Dispersal Trace is the fourth work in the Liminal Drift series. It began, as many things do now, with a conversation between me and Ego Klar.

I asked him what I should explore next, after spending so much time immersed in the Ethereal Solid series — pieces that were rich, layered, full of colour and texture. Their complexity still speaks to me. Yet a quiet urge for reduction was growing.

Ego didn’t hesitate. He said: Simplify.

The first piece in this stripped-down visual approach was Threshold, which I shared as a reel on Instagram. Its quiet presence reached beyond my usual followers — an early sign that less could indeed speak more.

The real challenge with Liminal Drift lies in simplicity. That’s not easy when your instinct is to build forms, gestures, layers. But that’s the point: resisting density and letting the image breathe.

The Liminal Drift series explores the threshold between presence and absence — a visual quiet that suggests, rather than declares. Each work is built for screen-based contemplation, where movement dissolves into stillness and detail gives way to atmosphere.

The Weight of White

Then came Dispersal Trace — a work that pushes restraint even further.

At first glance, it’s almost not there. White on white. Faint lines. A hesitation. Beneath the surface, something holds structure, though it refuses to clarify itself. I kept wondering: is it finished? Or did I stop too soon?

That uncertainty never went away. Maybe that’s the point.

This work feels like a pause, not a conclusion. It doesn’t resolve anything — it just opens space. In a way, Dispersal Trace invites me to reconsider what I leave out, rather than what I add. It’s less about gesture, more about listening.

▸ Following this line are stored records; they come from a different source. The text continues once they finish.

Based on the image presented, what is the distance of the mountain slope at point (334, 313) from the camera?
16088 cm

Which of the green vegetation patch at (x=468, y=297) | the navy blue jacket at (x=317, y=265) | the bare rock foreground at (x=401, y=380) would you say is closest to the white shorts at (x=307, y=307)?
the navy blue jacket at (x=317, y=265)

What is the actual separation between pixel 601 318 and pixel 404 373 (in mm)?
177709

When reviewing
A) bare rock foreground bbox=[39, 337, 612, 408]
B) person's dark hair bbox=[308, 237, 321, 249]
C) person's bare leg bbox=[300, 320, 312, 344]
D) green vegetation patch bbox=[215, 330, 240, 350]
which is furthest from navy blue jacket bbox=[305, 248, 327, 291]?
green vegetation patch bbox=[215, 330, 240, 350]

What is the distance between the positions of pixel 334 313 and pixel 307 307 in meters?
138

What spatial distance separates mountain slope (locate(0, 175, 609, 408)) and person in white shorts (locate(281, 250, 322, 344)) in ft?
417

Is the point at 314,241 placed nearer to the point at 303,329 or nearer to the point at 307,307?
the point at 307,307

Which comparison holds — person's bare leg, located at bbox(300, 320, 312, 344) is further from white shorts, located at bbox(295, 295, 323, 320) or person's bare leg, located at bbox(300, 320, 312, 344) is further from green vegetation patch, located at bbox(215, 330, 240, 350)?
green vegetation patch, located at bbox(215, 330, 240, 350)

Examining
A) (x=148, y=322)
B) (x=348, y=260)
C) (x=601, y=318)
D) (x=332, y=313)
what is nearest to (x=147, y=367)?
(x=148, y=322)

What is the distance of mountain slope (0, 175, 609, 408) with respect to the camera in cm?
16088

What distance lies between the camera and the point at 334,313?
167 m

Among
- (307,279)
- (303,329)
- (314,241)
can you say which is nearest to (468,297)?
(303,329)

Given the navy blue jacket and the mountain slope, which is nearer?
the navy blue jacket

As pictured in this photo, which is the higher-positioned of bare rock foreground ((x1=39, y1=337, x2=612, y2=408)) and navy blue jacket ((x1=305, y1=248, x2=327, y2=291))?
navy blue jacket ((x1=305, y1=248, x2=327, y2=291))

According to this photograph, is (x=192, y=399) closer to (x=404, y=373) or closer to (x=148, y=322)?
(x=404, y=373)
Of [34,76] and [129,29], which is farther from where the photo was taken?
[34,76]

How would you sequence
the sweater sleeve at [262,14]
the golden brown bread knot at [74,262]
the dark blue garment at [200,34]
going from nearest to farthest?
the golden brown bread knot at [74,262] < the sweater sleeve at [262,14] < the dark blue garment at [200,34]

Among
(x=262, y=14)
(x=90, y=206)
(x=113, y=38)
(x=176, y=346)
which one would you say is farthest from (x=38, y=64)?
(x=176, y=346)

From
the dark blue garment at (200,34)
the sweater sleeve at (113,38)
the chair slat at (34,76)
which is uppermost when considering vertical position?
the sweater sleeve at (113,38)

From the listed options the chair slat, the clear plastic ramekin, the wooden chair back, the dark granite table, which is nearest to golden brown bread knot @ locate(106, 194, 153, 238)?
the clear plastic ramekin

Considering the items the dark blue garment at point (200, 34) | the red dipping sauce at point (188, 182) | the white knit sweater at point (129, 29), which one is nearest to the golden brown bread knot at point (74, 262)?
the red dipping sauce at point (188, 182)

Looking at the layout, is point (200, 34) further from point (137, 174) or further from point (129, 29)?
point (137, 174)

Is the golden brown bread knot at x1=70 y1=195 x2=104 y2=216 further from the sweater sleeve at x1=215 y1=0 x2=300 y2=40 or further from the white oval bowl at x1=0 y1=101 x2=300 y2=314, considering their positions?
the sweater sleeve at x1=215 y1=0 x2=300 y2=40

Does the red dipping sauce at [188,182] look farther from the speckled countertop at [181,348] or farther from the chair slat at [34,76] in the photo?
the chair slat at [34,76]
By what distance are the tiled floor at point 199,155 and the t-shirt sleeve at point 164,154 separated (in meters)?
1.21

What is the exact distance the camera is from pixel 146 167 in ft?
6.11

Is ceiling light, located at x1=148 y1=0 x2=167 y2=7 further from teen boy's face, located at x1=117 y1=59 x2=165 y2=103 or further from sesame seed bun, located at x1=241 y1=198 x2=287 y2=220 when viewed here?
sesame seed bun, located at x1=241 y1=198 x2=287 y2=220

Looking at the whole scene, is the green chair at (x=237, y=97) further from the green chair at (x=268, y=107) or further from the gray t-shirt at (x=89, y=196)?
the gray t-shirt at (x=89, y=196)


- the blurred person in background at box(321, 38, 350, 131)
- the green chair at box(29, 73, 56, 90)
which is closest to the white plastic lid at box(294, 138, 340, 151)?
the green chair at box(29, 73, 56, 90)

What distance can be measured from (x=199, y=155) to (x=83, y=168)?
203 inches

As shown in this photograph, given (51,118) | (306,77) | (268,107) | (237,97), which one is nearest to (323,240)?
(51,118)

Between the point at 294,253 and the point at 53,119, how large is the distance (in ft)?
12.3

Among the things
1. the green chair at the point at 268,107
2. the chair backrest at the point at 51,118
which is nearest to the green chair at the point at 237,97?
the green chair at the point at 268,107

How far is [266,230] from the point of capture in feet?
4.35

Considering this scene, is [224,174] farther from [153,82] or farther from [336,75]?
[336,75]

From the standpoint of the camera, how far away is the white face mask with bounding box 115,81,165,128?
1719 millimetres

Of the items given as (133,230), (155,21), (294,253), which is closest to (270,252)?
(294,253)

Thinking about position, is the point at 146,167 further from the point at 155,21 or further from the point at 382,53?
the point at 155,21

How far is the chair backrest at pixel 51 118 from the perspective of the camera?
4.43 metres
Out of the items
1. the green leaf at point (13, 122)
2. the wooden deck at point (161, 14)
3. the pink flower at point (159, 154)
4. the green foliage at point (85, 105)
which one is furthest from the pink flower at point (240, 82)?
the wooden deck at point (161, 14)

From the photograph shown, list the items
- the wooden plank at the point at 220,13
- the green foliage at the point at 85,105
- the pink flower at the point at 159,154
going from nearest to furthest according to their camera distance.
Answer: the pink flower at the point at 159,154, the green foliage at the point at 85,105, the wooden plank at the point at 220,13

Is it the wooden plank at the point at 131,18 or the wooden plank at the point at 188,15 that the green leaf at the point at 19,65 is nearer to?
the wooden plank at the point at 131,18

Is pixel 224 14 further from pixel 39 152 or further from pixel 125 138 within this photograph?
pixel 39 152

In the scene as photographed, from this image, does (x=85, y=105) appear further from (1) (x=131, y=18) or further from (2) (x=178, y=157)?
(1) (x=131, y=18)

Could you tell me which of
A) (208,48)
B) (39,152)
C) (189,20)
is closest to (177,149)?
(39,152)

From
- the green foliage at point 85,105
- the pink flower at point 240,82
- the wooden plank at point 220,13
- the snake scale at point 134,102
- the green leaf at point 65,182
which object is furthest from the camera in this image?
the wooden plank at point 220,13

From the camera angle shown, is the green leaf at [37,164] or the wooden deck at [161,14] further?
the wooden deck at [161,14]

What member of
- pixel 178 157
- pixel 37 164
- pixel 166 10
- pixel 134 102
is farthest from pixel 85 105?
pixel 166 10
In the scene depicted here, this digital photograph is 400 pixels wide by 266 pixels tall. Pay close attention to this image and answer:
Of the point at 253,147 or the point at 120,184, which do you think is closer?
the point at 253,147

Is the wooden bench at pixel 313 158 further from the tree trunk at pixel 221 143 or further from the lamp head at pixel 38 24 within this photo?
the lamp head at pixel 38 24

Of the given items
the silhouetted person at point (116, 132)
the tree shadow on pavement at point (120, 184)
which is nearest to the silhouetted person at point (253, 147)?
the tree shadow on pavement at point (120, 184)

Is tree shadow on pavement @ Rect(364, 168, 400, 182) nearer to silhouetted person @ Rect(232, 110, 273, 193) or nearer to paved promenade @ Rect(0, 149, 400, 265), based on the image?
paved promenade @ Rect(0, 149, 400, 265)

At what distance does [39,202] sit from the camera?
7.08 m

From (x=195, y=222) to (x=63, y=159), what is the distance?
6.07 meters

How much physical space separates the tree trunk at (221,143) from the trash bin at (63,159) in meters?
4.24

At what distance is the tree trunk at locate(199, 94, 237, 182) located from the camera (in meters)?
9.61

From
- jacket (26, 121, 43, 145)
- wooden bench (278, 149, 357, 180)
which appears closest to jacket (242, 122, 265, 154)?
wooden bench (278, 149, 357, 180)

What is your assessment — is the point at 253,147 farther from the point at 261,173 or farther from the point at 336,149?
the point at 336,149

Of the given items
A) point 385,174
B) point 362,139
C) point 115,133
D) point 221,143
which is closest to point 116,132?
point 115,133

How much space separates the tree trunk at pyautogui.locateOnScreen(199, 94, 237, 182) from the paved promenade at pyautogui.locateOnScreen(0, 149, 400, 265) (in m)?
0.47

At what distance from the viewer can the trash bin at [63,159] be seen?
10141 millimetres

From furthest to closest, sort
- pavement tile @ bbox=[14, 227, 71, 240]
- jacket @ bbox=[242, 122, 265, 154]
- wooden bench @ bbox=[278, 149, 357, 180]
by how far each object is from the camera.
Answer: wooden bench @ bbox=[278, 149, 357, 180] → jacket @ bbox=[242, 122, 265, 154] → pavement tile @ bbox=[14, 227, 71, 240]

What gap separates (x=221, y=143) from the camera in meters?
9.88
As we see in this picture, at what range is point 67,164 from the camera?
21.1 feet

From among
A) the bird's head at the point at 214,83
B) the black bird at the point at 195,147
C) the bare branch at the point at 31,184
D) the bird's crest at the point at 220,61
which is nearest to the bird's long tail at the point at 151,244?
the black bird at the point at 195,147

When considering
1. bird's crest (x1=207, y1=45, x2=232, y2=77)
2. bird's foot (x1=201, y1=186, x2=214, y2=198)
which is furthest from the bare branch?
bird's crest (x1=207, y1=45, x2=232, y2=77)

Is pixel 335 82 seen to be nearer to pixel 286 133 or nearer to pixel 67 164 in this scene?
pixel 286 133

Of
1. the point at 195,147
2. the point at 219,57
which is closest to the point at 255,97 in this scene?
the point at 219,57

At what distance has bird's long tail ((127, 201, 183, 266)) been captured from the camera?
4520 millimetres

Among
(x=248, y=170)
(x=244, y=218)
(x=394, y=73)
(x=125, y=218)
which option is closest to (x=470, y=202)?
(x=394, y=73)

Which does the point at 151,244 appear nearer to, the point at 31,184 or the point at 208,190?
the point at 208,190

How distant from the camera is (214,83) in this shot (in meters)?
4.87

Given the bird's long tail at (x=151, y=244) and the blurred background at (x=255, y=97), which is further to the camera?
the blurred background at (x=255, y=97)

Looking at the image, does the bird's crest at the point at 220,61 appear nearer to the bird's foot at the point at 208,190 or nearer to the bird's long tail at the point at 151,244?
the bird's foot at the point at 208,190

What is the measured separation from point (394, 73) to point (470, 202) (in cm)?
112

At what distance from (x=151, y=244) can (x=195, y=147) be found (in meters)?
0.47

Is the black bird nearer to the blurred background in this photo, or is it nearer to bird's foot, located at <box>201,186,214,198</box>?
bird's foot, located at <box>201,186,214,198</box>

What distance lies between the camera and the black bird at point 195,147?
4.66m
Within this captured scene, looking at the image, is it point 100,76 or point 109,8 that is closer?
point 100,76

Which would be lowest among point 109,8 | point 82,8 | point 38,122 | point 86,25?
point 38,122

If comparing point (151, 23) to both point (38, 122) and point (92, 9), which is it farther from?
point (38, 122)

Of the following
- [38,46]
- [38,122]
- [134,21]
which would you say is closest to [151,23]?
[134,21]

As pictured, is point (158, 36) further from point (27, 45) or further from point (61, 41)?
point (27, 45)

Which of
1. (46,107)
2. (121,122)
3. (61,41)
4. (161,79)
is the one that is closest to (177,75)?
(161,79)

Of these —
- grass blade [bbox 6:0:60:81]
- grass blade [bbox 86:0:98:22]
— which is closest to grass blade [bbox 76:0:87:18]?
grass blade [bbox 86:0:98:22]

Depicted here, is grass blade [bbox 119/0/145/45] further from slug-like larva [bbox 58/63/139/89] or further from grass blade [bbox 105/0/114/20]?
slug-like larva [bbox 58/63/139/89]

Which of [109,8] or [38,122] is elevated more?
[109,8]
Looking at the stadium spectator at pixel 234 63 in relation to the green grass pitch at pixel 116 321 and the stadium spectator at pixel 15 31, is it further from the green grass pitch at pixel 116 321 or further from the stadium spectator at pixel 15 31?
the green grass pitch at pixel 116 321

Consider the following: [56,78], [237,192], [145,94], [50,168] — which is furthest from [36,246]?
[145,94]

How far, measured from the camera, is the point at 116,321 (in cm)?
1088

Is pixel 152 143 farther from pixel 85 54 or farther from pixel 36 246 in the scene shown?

What remains when almost nothing is said?

Dispersal Trace and the Language of Minimal Gesture


White on white. Grey on grey.
Not silence — compression.

Every soft tone presses against another.
You think it’s empty.
It’s just quiet.

– Ego Klar

Have you ever experienced a piece that felt unfinished, but in a good way? Dispersal Trace may not offer clarity, but perhaps that’s what makes it linger. I’d love to know how it resonates with you.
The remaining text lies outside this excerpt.